La mayoría de estas facciones armadas ahora se agrupan en torno a zonas costeras y fronterizas. Alrededor de 1.000 disidentes de las FARC, que rechazan el acuerdo de paz por varios motivos, gobiernan de facto diversos territorios, varios de los cuales dependen del narcotráfico. La segunda mayor fuerza guerrillera de Colombia, el Ejército de Liberación Nacional (ELN), ha negociado un cese al fuego temporal con el gobierno, a pesar de estar contemplando la conquista de nuevos territorios, en especial a lo largo de la costa pacífica. Las Autodefensas Gaitanistas, actualmente el mayor grupo neoparamilitar del país, combinan una jerarquía militar vertical centrada en el noroeste del país con una red de bandas locales subcontratadas. Actualmente es la principal organización narcotraficante del país.

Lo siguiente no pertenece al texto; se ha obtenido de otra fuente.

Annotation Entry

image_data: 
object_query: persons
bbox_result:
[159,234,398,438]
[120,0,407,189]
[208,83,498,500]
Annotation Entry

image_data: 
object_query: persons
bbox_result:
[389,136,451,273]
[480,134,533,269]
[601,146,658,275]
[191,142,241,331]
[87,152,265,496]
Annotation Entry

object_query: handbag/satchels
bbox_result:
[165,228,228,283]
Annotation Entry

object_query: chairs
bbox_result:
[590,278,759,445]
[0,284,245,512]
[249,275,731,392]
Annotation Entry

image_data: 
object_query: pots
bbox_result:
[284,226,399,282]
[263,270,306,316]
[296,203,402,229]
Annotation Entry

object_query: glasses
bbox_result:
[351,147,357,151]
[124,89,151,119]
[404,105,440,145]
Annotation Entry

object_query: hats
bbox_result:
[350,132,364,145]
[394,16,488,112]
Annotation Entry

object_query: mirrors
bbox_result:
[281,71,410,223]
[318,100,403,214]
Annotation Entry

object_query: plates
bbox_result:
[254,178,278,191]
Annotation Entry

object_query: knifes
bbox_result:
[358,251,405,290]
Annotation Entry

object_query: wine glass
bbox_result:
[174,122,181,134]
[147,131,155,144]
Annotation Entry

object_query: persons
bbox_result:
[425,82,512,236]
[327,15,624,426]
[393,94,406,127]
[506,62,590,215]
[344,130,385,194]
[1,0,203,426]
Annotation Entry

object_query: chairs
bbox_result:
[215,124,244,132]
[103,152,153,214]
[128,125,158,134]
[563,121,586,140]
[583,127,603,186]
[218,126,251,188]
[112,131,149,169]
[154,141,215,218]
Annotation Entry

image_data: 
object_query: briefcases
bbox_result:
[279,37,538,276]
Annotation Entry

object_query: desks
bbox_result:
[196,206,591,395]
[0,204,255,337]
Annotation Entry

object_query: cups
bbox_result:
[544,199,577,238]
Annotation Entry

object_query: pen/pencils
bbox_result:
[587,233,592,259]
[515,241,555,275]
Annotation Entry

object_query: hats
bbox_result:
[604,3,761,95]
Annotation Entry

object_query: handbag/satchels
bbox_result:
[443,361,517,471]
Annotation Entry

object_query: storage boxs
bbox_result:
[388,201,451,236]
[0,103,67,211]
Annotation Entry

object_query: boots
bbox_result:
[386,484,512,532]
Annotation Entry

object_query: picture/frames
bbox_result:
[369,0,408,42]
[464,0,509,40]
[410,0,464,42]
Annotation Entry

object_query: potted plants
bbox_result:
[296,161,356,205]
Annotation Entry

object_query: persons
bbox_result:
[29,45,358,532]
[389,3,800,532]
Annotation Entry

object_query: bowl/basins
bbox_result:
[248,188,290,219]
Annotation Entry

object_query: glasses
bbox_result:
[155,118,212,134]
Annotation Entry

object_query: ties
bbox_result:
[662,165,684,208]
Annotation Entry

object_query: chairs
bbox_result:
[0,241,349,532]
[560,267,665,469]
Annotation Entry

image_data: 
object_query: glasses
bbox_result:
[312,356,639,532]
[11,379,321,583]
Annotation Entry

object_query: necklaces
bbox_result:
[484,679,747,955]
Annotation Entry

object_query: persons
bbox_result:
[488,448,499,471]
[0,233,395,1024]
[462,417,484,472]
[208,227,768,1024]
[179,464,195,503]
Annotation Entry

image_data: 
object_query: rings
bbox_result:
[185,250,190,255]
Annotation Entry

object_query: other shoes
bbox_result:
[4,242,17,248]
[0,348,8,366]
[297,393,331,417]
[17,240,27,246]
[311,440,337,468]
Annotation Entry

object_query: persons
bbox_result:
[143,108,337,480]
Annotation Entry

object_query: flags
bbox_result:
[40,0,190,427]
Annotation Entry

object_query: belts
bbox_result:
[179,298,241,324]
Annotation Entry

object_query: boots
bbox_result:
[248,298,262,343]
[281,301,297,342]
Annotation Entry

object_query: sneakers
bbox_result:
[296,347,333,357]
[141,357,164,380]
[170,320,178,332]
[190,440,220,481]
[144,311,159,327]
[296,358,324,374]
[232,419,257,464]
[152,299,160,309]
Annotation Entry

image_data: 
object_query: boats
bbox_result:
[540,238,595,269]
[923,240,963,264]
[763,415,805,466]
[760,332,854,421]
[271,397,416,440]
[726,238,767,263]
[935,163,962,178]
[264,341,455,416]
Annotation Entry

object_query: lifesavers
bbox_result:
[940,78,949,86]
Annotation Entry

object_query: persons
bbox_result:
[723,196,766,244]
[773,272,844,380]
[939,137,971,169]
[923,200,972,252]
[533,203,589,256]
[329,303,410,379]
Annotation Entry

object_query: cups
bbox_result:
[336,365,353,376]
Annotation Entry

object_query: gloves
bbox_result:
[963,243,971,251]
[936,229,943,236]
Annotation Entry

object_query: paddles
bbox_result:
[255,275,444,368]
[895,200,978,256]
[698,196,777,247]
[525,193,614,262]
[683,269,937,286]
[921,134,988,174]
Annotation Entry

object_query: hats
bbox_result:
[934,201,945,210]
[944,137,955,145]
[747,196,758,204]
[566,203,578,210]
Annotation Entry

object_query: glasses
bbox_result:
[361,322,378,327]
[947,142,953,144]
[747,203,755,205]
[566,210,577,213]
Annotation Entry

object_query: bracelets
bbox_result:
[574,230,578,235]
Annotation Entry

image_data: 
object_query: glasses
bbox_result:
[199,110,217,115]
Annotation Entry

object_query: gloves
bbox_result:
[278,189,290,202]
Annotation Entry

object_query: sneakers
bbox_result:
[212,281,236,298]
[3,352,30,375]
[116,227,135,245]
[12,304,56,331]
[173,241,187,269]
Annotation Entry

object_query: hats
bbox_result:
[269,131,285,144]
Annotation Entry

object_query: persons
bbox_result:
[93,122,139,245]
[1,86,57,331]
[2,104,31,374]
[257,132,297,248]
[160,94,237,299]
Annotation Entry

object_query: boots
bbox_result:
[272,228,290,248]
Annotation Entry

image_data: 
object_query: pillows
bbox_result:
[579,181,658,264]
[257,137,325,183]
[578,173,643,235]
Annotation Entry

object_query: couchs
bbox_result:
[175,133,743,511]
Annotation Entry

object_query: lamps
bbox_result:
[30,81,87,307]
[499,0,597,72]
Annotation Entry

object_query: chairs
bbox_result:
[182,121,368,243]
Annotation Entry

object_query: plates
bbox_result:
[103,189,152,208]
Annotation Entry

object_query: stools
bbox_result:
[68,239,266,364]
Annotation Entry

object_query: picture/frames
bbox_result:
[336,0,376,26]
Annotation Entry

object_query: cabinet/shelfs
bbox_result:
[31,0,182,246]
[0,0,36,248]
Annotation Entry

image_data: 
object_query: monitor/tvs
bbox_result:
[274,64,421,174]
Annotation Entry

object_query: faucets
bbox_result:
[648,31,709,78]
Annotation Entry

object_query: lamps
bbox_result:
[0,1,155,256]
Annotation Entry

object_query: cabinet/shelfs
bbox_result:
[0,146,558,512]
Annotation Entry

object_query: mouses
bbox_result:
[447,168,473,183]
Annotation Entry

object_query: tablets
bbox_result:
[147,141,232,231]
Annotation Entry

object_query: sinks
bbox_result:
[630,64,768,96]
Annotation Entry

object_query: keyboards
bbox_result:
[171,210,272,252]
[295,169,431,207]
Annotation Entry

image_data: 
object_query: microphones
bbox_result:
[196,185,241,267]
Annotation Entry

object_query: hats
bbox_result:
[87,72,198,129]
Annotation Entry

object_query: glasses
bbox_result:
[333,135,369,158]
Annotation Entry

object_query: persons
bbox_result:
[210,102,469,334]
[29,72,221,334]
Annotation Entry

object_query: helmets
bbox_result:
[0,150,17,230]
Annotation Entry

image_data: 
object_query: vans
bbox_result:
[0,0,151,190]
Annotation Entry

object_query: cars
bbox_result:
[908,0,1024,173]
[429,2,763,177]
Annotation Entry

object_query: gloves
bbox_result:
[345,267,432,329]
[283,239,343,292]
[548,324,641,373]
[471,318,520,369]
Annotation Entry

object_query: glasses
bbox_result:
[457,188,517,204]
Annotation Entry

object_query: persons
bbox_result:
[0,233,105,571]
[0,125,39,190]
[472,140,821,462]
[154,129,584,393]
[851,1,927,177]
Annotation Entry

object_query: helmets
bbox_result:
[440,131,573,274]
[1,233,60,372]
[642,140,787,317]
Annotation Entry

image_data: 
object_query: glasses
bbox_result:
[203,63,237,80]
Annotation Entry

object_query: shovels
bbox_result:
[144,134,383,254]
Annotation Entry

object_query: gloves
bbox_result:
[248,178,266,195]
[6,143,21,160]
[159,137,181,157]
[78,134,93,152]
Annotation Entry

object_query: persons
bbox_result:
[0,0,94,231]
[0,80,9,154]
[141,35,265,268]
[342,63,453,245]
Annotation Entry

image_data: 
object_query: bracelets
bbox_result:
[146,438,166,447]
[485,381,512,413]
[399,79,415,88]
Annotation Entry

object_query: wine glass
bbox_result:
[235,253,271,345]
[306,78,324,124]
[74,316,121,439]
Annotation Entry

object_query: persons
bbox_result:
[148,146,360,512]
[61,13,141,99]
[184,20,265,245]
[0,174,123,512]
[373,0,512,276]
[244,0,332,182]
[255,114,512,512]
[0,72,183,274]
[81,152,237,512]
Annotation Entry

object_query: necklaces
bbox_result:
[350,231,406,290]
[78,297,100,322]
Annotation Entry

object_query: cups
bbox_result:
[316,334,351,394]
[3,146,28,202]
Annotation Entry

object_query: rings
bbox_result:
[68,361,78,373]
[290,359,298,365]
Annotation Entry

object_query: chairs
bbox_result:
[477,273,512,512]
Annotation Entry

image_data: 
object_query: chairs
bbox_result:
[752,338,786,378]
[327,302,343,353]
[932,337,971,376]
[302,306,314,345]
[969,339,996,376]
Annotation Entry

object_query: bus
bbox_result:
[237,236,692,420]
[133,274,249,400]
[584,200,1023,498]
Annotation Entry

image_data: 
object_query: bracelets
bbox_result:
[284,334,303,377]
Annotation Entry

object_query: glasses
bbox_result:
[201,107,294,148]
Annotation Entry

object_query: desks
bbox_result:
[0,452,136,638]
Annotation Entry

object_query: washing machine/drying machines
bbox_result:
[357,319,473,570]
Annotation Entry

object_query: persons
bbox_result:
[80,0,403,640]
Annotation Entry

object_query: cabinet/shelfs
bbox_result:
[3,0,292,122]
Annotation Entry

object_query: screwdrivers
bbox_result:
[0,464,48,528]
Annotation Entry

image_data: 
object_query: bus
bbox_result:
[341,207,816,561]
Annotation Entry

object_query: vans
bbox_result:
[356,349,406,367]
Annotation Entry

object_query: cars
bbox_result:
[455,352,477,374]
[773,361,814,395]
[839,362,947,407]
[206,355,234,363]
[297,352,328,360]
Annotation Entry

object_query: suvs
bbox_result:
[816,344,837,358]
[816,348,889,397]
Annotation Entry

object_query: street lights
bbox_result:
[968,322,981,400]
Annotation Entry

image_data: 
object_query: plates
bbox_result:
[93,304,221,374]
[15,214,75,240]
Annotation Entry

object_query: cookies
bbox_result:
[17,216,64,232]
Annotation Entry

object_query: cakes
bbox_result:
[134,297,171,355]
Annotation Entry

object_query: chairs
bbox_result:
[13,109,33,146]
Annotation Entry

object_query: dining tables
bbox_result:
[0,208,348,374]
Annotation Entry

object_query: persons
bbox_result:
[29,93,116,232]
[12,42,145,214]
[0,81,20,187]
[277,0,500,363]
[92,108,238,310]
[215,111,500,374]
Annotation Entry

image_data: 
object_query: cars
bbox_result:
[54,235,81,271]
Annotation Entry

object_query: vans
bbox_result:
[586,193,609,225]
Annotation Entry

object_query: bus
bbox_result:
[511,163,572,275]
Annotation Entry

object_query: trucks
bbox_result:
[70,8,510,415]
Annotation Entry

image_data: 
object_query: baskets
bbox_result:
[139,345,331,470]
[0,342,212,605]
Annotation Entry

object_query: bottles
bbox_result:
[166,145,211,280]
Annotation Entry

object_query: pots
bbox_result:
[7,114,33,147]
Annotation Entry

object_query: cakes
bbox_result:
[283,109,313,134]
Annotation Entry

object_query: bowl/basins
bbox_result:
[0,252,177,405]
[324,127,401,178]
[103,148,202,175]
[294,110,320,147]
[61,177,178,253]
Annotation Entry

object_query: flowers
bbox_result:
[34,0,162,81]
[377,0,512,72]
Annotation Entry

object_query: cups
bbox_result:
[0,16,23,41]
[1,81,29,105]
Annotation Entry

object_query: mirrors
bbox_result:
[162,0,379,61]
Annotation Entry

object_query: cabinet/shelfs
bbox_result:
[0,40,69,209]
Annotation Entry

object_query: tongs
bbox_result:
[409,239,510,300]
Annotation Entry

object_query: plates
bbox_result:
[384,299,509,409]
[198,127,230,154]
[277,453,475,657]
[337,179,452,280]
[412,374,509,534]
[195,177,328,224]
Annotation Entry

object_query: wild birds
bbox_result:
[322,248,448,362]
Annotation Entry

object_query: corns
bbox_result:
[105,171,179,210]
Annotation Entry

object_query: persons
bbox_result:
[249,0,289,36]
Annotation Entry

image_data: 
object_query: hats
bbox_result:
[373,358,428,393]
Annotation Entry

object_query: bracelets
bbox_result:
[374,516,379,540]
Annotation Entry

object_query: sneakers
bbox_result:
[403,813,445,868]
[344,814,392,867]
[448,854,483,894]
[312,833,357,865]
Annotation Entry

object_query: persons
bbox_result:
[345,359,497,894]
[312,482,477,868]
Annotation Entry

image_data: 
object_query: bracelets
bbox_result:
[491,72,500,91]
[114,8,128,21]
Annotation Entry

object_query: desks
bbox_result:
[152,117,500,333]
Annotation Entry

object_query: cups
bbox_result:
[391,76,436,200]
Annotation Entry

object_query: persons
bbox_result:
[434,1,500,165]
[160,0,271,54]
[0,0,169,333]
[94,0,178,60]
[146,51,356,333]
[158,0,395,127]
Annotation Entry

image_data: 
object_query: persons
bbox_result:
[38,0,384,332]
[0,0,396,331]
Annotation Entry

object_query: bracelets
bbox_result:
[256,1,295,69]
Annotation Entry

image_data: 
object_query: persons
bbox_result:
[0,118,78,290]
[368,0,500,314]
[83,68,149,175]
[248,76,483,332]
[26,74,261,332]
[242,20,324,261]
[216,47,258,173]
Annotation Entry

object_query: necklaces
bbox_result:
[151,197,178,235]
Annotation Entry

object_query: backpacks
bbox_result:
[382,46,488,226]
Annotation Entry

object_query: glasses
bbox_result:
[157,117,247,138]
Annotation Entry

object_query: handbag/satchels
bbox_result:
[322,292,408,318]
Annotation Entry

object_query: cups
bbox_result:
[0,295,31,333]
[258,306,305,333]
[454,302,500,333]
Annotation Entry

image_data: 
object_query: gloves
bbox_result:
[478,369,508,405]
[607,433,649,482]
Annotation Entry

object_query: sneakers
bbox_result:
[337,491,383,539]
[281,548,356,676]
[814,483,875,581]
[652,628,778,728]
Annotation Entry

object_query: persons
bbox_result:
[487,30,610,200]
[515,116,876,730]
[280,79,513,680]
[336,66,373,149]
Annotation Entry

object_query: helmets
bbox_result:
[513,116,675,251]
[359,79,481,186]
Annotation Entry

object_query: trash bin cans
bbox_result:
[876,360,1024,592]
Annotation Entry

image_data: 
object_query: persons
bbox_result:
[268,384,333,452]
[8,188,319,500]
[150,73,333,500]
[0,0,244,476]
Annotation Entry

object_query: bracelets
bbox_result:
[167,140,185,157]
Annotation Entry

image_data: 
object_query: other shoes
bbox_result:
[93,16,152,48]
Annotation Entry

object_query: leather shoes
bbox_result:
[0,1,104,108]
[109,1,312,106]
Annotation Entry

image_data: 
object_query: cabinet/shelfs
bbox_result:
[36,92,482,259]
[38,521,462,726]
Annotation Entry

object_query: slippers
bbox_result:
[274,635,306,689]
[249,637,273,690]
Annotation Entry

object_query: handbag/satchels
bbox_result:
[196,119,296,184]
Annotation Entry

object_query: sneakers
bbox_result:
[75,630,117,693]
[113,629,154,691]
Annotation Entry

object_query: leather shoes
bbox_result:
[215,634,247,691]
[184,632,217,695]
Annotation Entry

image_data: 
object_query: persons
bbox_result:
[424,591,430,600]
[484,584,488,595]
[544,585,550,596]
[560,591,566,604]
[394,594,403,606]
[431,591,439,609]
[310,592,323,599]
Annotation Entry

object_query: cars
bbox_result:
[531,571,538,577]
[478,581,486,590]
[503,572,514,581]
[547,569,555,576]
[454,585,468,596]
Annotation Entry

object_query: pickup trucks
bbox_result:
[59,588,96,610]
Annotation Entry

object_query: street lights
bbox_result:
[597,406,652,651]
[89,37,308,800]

Los prósperos negocios ilícitos – pujantes plantaciones de coca, minas de oro ilegales, redes de extorsión y contrabando – son responsables de la supervivencia y expansión de muchos de estos grupos. Pero los intereses económicos por sí solos no explican el apoyo que reciben dentro de algunas comunidades. Mediante la resolución de disputas y la defensa de los medios de vida ilícitos frente a las fuerzas de seguridad, estos grupos han establecido una forma rudimentaria y autoritaria de liderazgo político local. El Estado colombiano ha respondido mediante el “Plan Victoria”, de alcance nacional, desplegando 80.000 soldados y agentes policiales para que ocupen el territorio que han desalojado las FARC. Sin embargo, aún si las fuerzas de seguridad pudieran tomar todo el territorio en disputa, la coerción por sí sola no puede establecer vínculos de confianza entre el Estado y los ciudadanos locales; por el contrario, se debe persuadir a estos de que existe una alternativa mejor que la justicia sumaria y la disciplina social impuestas por los grupos ilegales.